Gold set for weekly fall as Europe readies to ease lockdowns

Industrial metals declined again after gloomy economic data, including deepening US job losses and plunging personal spending data

GOLD headed for its largest weekly decline in seven weeks as European nations, including the UK, offered cautious signals that they've passed through the peak of the novel coronavirus outbreak and as US cases rose at the slowest pace this month.

UK Prime Minister Boris Johnson said the country was through the worst of the virus and pledged to deliver plans to lift the lockdown, while Italy, France and Germany all also outlined proposals to gradually ease restrictions.

The European Central Bank stepped up its response to the novel coronavirus crisis by cutting funding costs for banks, but refrained from boosting its bond-buying programme.

"Demand for safe haven assets took a further dive" after Mr Johnson's virus comments on Thursday in the UK, Australia & New Zealand Banking Group Ltd economist Kishti Sen said on Friday in a note. Asian trading was limited on Friday, with much of the region out on holidays.

Spot gold was steady at US$1,687.29 an ounce as at 12.07 pm on Friday in Sydney, after falling 1.6 per cent on Thursday.

The metal was headed for its biggest weekly decline since March 13.

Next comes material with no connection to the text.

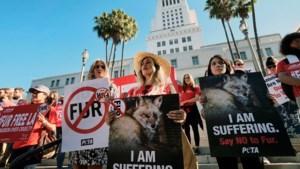 Los Angeles legt bont aan banden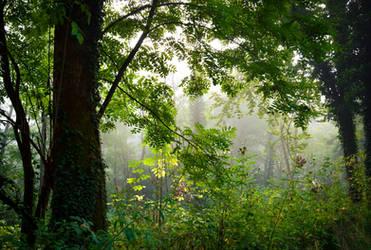 Foggy Morning VII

In other precious metals, silver rose 0.2 per cent, while platinum and palladium were both lower. Industrial metals declined for a second day after gloomy economic data, including deepening job losses in the US, and plunging US personal spending data.

Initial jobless claims in the US totalled 3.84 million in the week ended April 25, sending the six-week total above 30 million.

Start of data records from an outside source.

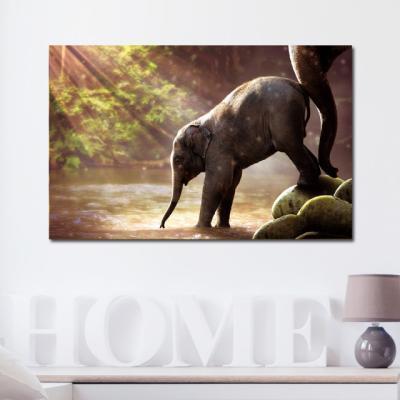 캔버스액자 자연 세렝게티 아기코끼리 A타입 25x25cm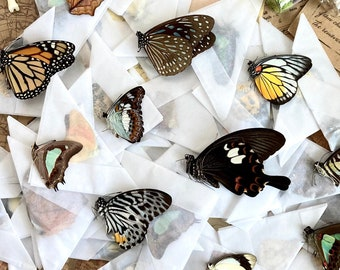 A Pack of 10, 25, 50, 100 Ethically Sourced Butterflies from Malaysia and Peru, Unmounted Butterflies Lepidoptera Farmed Specimens WHOLESALE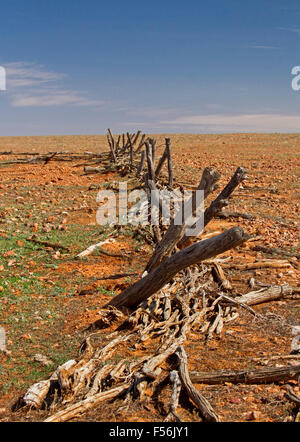 Remains of derelict timber stock yards on barren stony outback plains that stretch to horizon under blue sky, during - Stock Photo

Copper on the London Metal Exchange slipped as much as 1.6 per cent to US$5,105 a tonne after a 1.4 per cent decline on Thursday. Aluminium in London was 0.6 per cent lower. There's concern over the impact for base metals from weaker overseas demand for China's exports, while aluminium also is contending with rising stockpiles and sluggish demand, ANZ's Mr Sen said.

Earlier on Thursday, gold futures were down for a fifth straight session after European Central Bank (ECB) moves to stem the impact of the novel coronavirus weren't as aggressive as some traders had anticipated. The metal still posted its best month since August.

The ECB didn't announce an increase to its pandemic emergency purchase programme, disappointing some bond investors even as central bank head Christine Lagarde said the institution was ready to do whatever was needed for as long as needed.

"The market was somewhat disappointed by today's ECB policy signals, which weren't aggressive enough when measured against further signs of economic deterioration," Bart Melek, a TD Securities analyst, said in an e-mailed message.

Gold futures for June delivery fell 1.1 per cent to settle at US$1,694.20 an ounce at 1.30 pm on the Comex in New York, after rising as much as 1.4 per cent. The metal rose 6.1 per cent in April.

Bullion has risen this month as many economies pumped in stimulus to repair the damage from the novel coronavirus pandemic, boosting the metal's allure as a store of value.

Overall sentiment for gold is still high as investors seek havens amid the economic downturn and as monetary and fiscal stimulus increase, according to State Street Global Advisors.

US data on Thursday showed that personal spending fell in March by the most on record as shutdowns and job losses wreaked havoc on the economy.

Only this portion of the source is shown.